◆ What you will do
(a) Answer these from the text on how Delaware Statutory Trust distributions are taxed:
(i) How is a Delaware Statutory Trust classified for federal income tax purposes?
(ii) What document do DST investors get at the end of each tax year, and who sends it?
(iii) On which schedule of Form 1040 do investors usually report their share of income and deductions?
(b) Extend the text on Delaware Statutory Trust taxation, picking up right after its final line.

◆ Provided passage
# # # # # # #

Published in DST Taxation 4 mins read

Distributions from a Delaware Statutory Trust (DST) are taxed in a manner similar to income received from traditional income real estate investments, treating investors as if they directly own a fractional interest in the property. This means that income and expenses generally flow through directly to the individual investor's tax return, without being taxed at the trust level.

Understanding DST Tax Treatment

A Delaware Statutory Trust is structured as a "grantor trust" for federal income tax purposes. This unique classification is key to its tax treatment. As a grantor trust, the Internal Revenue Service (IRS) views the individual beneficiaries (investors) as the direct owners of the underlying assets for tax purposes.

This pass-through taxation has several implications:

  • Income Retains Character: The income generated by the DST (e.g., rental income) retains its original character as it passes through to the investor. This is crucial for tax purposes, as it allows investors to potentially offset this income with passive losses or benefit from depreciation deductions.
  • No Entity-Level Tax: Unlike corporations, the DST itself is not subject to federal income tax. The tax burden falls solely on the individual investors, avoiding the issue of "double taxation."
  • Depreciation Benefits: Investors can typically claim their proportionate share of depreciation deductions from the underlying real estate asset. Depreciation can significantly reduce the taxable income generated by the investment, enhancing after-tax returns.

For a deeper understanding of how real estate income is taxed, you can refer to resources on rental income and expenses from the IRS.

Tax Reporting for DST Investors

At the end of each tax year, DST investors receive a Grantor's Letter from the DST's trustee or sponsor. This letter serves as the primary document for tax reporting purposes. It typically provides all the necessary information for investors to file their personal tax returns.

The Grantor's Letter:

  • May include a Form 1099: While not always a standard Form 1099-MISC or 1099-DIV, the letter often summarizes income and expense information that mirrors what would be on a 1099.
  • Provides an income and expense statement: This detailed statement outlines the investor's share of the DST's gross rental income, operating expenses, interest expense, and depreciation deductions. Investors then use this information to report their share of the income and deductions on their personal income tax returns, typically on Schedule E (Supplemental Income and Loss) of Form 1040.

Key Aspects of DST Income Reporting

Aspect Description
Tax Structure Grantor Trust; income and expenses flow directly to investors (pass-through).

# # # # # # #

◆ Source data
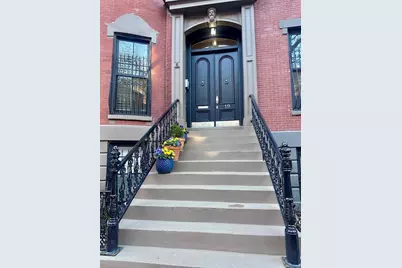 19 Worcester Street #1, Boston, MA 02118 - Photo 25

# # # # # # #

◆ Numbered answers
(a)
(i) As a "grantor trust."
(ii) A Grantor's Letter, sent by the DST's trustee or sponsor.
(iii) Schedule E (Supplemental Income and Loss).

(b)
Income Character Income retains its original character (e.g., rental income, capital gains).
Tax Reporting Investors receive a Grantor's Letter with an income and expense statement (or sometimes a Form 1099).
Taxation Level Income is taxed at the individual investor's ordinary income tax rates or capital gains rates.
Deductions Investors can claim their proportionate share of expenses and depreciation.

Key Tax Implications for Investors

The pass-through nature of DST taxation offers several advantages, particularly for real estate investors:

  • 1031 Exchange Eligibility: A significant benefit of DSTs is their qualification as "like-kind" property for Section 1031 exchanges. This allows investors to defer capital gains taxes when reinvesting proceeds from the sale of one investment property into a DST. This deferral mechanism makes DSTs a popular option for investors seeking to defer capital gains tax while transitioning from active property management to a more passive investment.
  • Active vs. Passive Income: Income from DSTs is generally considered passive income. This is important for tax planning, as passive losses can generally only offset passive income.
  • State Tax Considerations: While federally treated as a pass-through, some states may have specific filing requirements for income generated within their borders, even for out-of-state DST investors. It's advisable to consult with a tax professional regarding state-specific obligations.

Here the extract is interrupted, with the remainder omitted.